> **DOCUMENT SECTION**:
=== Begin Enclosure ===

Set r.DOF.TAA.CoCBilateralFilterStrength to 1: If 1, a bilateral filter based on the circle-of-confusion is used to reject history in the pre-DoF TAA pass. If 0, this is disabled. When enabled, you may get stronger noise on edges of objects that separate foreground and background. When disabled, you may get stronger ghosting along those same edges.
These are indeed the ones we’re looking to improve as when the scenes get busy and have camera movements, it gets very noticeable.
We already had r.DOF.Scatter.BackgroundCompositing to 1, but r.DOF.TAA.CoCBilateralFilterStrength to 1 did drastically improve the behavior, along with ensuring that r.DOF.Gather.PostfilterMethod is set to 1 (not 2).
Do these settings come with significant GPU cost?
If we notice any more issues, we will just lower the DOF strength.
glad that helped. As for performance, changing r.DOF.Scatter.BackgroundCompositing from 2 (default) to 1 should do less computation (additive mode keeps the gather quality low while occlusion mode raises the quality as can be seen at lines 2886-2897 in DiaphramDOF.cpp) and should be a faster.

=== End Enclosure ===

> **PROVIDED RECORDS**:
=== Begin Enclosure ===

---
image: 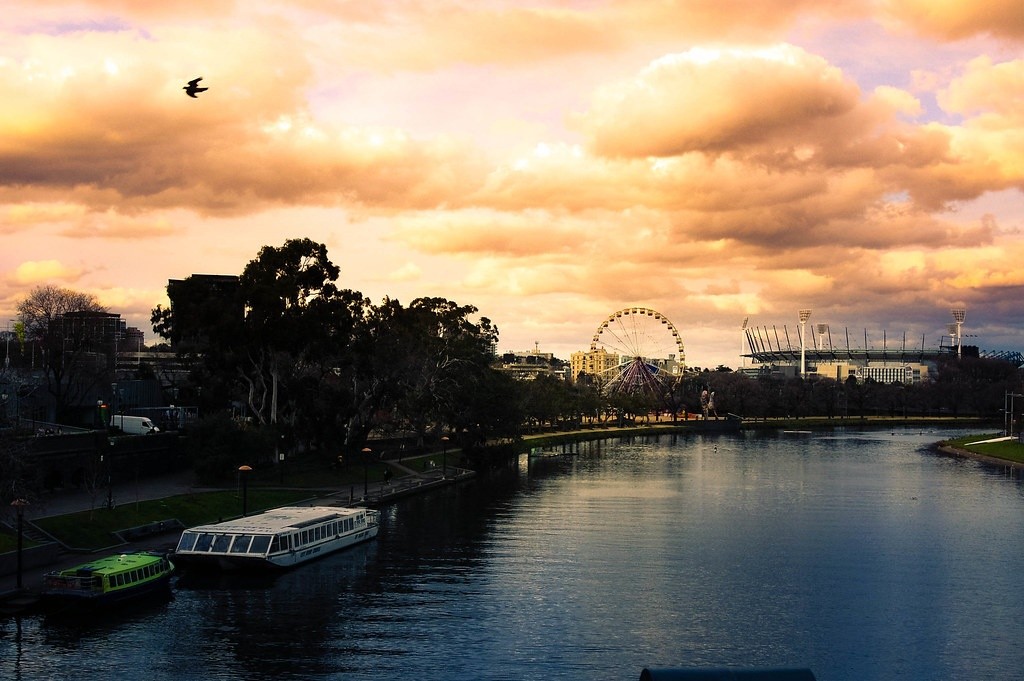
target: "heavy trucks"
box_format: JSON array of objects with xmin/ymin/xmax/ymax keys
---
[{"xmin": 94, "ymin": 402, "xmax": 199, "ymax": 435}]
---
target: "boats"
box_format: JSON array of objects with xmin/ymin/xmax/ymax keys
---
[
  {"xmin": 172, "ymin": 503, "xmax": 384, "ymax": 571},
  {"xmin": 41, "ymin": 551, "xmax": 175, "ymax": 611}
]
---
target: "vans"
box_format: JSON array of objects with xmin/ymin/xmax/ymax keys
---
[{"xmin": 110, "ymin": 414, "xmax": 160, "ymax": 435}]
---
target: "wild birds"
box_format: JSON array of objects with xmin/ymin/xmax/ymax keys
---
[{"xmin": 183, "ymin": 77, "xmax": 209, "ymax": 98}]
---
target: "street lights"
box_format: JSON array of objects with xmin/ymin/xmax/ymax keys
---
[
  {"xmin": 441, "ymin": 436, "xmax": 449, "ymax": 479},
  {"xmin": 110, "ymin": 382, "xmax": 117, "ymax": 436},
  {"xmin": 11, "ymin": 499, "xmax": 31, "ymax": 589},
  {"xmin": 237, "ymin": 464, "xmax": 253, "ymax": 519},
  {"xmin": 104, "ymin": 438, "xmax": 116, "ymax": 511},
  {"xmin": 361, "ymin": 447, "xmax": 372, "ymax": 501}
]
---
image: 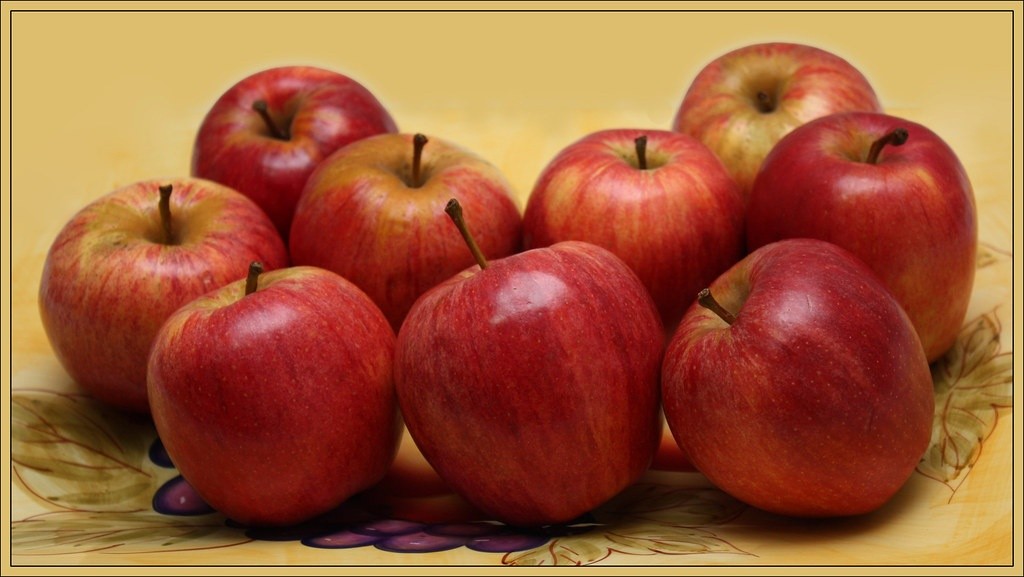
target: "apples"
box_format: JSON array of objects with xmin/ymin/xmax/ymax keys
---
[
  {"xmin": 37, "ymin": 177, "xmax": 289, "ymax": 416},
  {"xmin": 392, "ymin": 198, "xmax": 669, "ymax": 527},
  {"xmin": 519, "ymin": 128, "xmax": 743, "ymax": 339},
  {"xmin": 672, "ymin": 42, "xmax": 880, "ymax": 198},
  {"xmin": 288, "ymin": 131, "xmax": 521, "ymax": 336},
  {"xmin": 660, "ymin": 238, "xmax": 935, "ymax": 518},
  {"xmin": 147, "ymin": 262, "xmax": 407, "ymax": 526},
  {"xmin": 743, "ymin": 112, "xmax": 979, "ymax": 363},
  {"xmin": 191, "ymin": 65, "xmax": 398, "ymax": 246}
]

=== End Enclosure ===

> **TASK LIST**:
- a) In the depth-of-field discussion, what is the default value of r.DOF.Scatter.BackgroundCompositing?
- b) Continue the depth-of-field settings discussion from its last sentence.

> **PER-TASK ANSWERS**:
- a) 2

- b)
Setting r.DOF.TAA.CoCBilateralFilterStrength to 1 does a few more calculations and should incur a negligeable performance cost (the relevant code is in ComputeBilateralWeigth() in TemporalAA.usf which is only a couple of instructions).
Setting r.DOF.Gather.PostfilterMethod to 1 (RGBMedian3x3) requires quite a few more calculations per pixel than setting this to 2 (RGBMax3x3), so it will be a bit slower. The relevant code is in DOFPostfiltering.usf and performs a a few min/max operations, these are very fast on GPUs but they can add up).
In this case it’s best to perform GPU performance profiling by testing each of these settings separately and in combination to compare the speed loss (or gain) between the old and new settings.